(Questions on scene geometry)

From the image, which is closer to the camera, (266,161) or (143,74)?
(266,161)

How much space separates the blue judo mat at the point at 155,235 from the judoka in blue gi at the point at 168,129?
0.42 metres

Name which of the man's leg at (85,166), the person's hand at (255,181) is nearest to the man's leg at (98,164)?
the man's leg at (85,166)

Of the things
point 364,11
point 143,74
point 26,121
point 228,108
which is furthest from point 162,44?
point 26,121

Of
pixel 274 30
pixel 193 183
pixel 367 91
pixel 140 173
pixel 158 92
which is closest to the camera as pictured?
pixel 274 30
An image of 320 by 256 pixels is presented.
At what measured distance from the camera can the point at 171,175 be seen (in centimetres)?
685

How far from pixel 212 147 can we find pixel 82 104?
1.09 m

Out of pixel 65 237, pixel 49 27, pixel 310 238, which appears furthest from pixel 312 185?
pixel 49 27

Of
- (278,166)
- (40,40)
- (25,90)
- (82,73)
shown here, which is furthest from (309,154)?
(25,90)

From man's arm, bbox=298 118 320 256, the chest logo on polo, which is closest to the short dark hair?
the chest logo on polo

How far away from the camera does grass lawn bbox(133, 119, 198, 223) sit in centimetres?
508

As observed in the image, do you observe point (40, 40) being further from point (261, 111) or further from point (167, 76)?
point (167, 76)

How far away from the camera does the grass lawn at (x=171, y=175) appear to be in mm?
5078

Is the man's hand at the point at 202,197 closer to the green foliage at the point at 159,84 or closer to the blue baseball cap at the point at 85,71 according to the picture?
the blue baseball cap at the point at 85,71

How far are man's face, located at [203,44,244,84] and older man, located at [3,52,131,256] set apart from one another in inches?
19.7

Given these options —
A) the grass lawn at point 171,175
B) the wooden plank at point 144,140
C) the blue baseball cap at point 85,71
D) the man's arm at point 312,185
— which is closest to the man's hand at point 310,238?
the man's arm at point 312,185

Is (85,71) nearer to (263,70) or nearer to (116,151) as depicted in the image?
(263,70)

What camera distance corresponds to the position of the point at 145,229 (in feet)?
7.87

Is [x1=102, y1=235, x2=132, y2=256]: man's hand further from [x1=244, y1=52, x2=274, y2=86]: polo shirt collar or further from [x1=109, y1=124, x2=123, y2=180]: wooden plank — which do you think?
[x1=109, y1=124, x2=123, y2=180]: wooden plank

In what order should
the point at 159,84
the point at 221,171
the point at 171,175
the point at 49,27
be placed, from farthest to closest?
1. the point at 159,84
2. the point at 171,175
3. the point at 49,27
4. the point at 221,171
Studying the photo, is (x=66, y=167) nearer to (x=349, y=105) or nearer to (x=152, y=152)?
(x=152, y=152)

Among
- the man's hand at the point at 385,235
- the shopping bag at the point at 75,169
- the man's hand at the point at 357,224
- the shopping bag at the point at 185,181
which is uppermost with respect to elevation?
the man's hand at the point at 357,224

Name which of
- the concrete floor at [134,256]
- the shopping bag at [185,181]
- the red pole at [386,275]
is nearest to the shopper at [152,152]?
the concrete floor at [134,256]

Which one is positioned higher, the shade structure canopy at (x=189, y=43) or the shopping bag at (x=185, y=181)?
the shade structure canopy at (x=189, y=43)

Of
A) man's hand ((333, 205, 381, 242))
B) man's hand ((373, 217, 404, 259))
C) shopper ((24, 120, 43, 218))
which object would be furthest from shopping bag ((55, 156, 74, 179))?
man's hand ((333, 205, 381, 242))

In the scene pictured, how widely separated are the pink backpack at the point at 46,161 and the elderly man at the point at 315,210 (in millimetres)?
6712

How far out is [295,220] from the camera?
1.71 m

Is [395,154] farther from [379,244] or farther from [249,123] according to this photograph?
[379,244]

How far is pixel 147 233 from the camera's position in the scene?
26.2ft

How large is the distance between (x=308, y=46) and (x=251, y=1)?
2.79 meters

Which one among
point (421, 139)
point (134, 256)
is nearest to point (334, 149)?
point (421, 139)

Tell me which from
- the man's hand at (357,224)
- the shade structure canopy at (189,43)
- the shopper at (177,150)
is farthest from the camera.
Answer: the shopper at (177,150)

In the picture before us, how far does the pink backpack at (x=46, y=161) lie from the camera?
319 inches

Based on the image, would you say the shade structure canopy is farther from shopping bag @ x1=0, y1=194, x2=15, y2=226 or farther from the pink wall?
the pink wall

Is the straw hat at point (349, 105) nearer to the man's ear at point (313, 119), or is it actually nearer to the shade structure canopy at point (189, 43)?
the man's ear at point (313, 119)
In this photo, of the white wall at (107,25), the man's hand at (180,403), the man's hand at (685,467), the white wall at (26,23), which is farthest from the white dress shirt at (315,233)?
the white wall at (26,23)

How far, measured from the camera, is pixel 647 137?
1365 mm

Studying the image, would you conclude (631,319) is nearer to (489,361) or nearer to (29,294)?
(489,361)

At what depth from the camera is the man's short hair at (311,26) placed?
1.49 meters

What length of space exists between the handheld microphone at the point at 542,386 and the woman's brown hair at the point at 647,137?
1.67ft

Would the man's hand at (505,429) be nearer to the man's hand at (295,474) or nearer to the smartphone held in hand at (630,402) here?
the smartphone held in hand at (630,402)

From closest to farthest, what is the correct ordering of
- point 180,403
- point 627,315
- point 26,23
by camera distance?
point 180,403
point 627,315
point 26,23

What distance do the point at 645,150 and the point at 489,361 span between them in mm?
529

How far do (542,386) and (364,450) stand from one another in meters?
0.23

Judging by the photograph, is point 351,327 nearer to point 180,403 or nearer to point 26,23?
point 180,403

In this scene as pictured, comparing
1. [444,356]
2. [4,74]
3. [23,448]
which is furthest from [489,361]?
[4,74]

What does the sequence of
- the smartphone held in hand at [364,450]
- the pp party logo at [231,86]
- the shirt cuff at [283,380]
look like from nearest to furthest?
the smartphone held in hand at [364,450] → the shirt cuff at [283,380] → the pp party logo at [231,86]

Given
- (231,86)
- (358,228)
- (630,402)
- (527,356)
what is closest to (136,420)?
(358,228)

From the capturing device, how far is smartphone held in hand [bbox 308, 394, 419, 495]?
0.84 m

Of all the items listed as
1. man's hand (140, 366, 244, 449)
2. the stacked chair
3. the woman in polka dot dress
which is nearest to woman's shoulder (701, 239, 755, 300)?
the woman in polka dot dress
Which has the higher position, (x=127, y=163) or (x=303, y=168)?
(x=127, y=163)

**The problem**
Print all of the records above verbatim, altering nothing.

**Reply**
From the image, which is closer to the camera, (266,161) or (143,74)?
(266,161)

How much space separates the blue judo mat at the point at 155,235 from the judoka in blue gi at the point at 168,129?
0.42 metres

Name which of the man's leg at (85,166), the person's hand at (255,181) is nearest to the man's leg at (98,164)?
the man's leg at (85,166)

Of the things
point 364,11
point 143,74
point 26,121
point 228,108
which is furthest from point 162,44?
point 26,121

Of
pixel 274 30
pixel 193 183
pixel 367 91
pixel 140 173
pixel 158 92
which is closest to the camera as pictured?
pixel 274 30
An image of 320 by 256 pixels is presented.
At what measured distance from the camera can the point at 171,175 be seen (in centimetres)?
685

How far from pixel 212 147 can we find pixel 82 104?
1.09 m

Out of pixel 65 237, pixel 49 27, pixel 310 238, which appears furthest from pixel 312 185?
pixel 49 27

Of
- (278,166)
- (40,40)
- (25,90)
- (82,73)
shown here, which is furthest from (309,154)?
(25,90)

From man's arm, bbox=298 118 320 256, the chest logo on polo, which is closest to the short dark hair?
the chest logo on polo

How far away from the camera does grass lawn bbox(133, 119, 198, 223) sit in centimetres?
508

As observed in the image, do you observe point (40, 40) being further from point (261, 111) or further from point (167, 76)?
point (167, 76)

How far away from the camera does the grass lawn at (x=171, y=175) appear to be in mm?
5078

Is the man's hand at the point at 202,197 closer to the green foliage at the point at 159,84 or closer to the blue baseball cap at the point at 85,71 according to the picture?
the blue baseball cap at the point at 85,71

How far are man's face, located at [203,44,244,84] and older man, located at [3,52,131,256] set apart from one another in inches?
19.7

Given these options —
A) the grass lawn at point 171,175
B) the wooden plank at point 144,140
C) the blue baseball cap at point 85,71
D) the man's arm at point 312,185
— which is closest to the man's hand at point 310,238?
the man's arm at point 312,185

Is (85,71) nearer to (263,70) or nearer to (116,151) as depicted in the image?
(263,70)

What camera distance corresponds to the position of the point at 145,229 (in feet)?
7.87

Is [x1=102, y1=235, x2=132, y2=256]: man's hand further from [x1=244, y1=52, x2=274, y2=86]: polo shirt collar or further from [x1=109, y1=124, x2=123, y2=180]: wooden plank — which do you think?
[x1=109, y1=124, x2=123, y2=180]: wooden plank

In what order should
the point at 159,84
the point at 221,171
the point at 171,175
the point at 49,27
be placed, from farthest to closest?
1. the point at 159,84
2. the point at 171,175
3. the point at 49,27
4. the point at 221,171
Studying the photo, is (x=66, y=167) nearer to (x=349, y=105) or nearer to (x=152, y=152)?
(x=152, y=152)

Among
- the man's hand at the point at 385,235
- the shopping bag at the point at 75,169
- the man's hand at the point at 357,224
- the shopping bag at the point at 185,181
which is uppermost with respect to elevation?
the man's hand at the point at 357,224

Name which of
- the concrete floor at [134,256]
- the shopping bag at [185,181]
- the red pole at [386,275]
is nearest to the shopper at [152,152]?
the concrete floor at [134,256]

Which one is positioned higher, the shade structure canopy at (x=189, y=43) or the shopping bag at (x=185, y=181)?
the shade structure canopy at (x=189, y=43)

Of
A) man's hand ((333, 205, 381, 242))
B) man's hand ((373, 217, 404, 259))
C) shopper ((24, 120, 43, 218))
which object would be furthest from shopping bag ((55, 156, 74, 179))?
man's hand ((333, 205, 381, 242))

In the scene pictured, how widely separated are the pink backpack at the point at 46,161 and the elderly man at the point at 315,210 (in millimetres)?
6712

How far out is [295,220] from the camera?
1.71 m

Is [395,154] farther from [379,244] or farther from [249,123] according to this photograph?
[379,244]

How far is pixel 147 233 from the camera's position in the scene?
26.2ft

How large is the distance between (x=308, y=46) and (x=251, y=1)?
2.79 meters

Which one among
point (421, 139)
point (134, 256)
is nearest to point (334, 149)?
point (421, 139)

Tell me which from
- the man's hand at (357,224)
- the shade structure canopy at (189,43)
- the shopper at (177,150)
is farthest from the camera.
Answer: the shopper at (177,150)

In the picture before us, how far does the pink backpack at (x=46, y=161) lie from the camera?
319 inches

Based on the image, would you say the shade structure canopy is farther from shopping bag @ x1=0, y1=194, x2=15, y2=226 or farther from the pink wall?
the pink wall

Is the straw hat at point (349, 105) nearer to the man's ear at point (313, 119), or is it actually nearer to the shade structure canopy at point (189, 43)?
the man's ear at point (313, 119)
In this photo, of the white wall at (107,25), the man's hand at (180,403), the man's hand at (685,467), the white wall at (26,23), which is farthest from the white dress shirt at (315,233)?
the white wall at (26,23)

How far, measured from the camera, is pixel 647 137?
1365 mm

Studying the image, would you conclude (631,319) is nearer to (489,361) or nearer to (29,294)?
(489,361)

At what depth from the camera is the man's short hair at (311,26) placed?
1.49 meters

What length of space exists between the handheld microphone at the point at 542,386 and the woman's brown hair at the point at 647,137?
1.67ft

Would the man's hand at (505,429) be nearer to the man's hand at (295,474) or nearer to the smartphone held in hand at (630,402) here?
the smartphone held in hand at (630,402)

From closest to farthest, what is the correct ordering of
- point 180,403
- point 627,315
- point 26,23
by camera distance?
point 180,403
point 627,315
point 26,23

What distance do the point at 645,150 and the point at 489,361 span between them in mm?
529

How far do (542,386) and (364,450) stand from one another in meters?
0.23

Judging by the photograph, is point 351,327 nearer to point 180,403 or nearer to point 26,23?
point 180,403

In this scene as pictured, comparing
1. [444,356]
2. [4,74]
3. [23,448]
which is furthest from [489,361]?
[4,74]

What does the sequence of
- the smartphone held in hand at [364,450]
- the pp party logo at [231,86]
- the shirt cuff at [283,380]
look like from nearest to furthest?
the smartphone held in hand at [364,450] → the shirt cuff at [283,380] → the pp party logo at [231,86]

Given
- (231,86)
- (358,228)
- (630,402)
- (527,356)
what is closest to (136,420)?
(358,228)

From the capturing device, how far is smartphone held in hand [bbox 308, 394, 419, 495]?
0.84 m

Of all the items listed as
1. man's hand (140, 366, 244, 449)
2. the stacked chair
3. the woman in polka dot dress
which is nearest to woman's shoulder (701, 239, 755, 300)?
the woman in polka dot dress
Which has the higher position, (x=127, y=163) or (x=303, y=168)?
(x=127, y=163)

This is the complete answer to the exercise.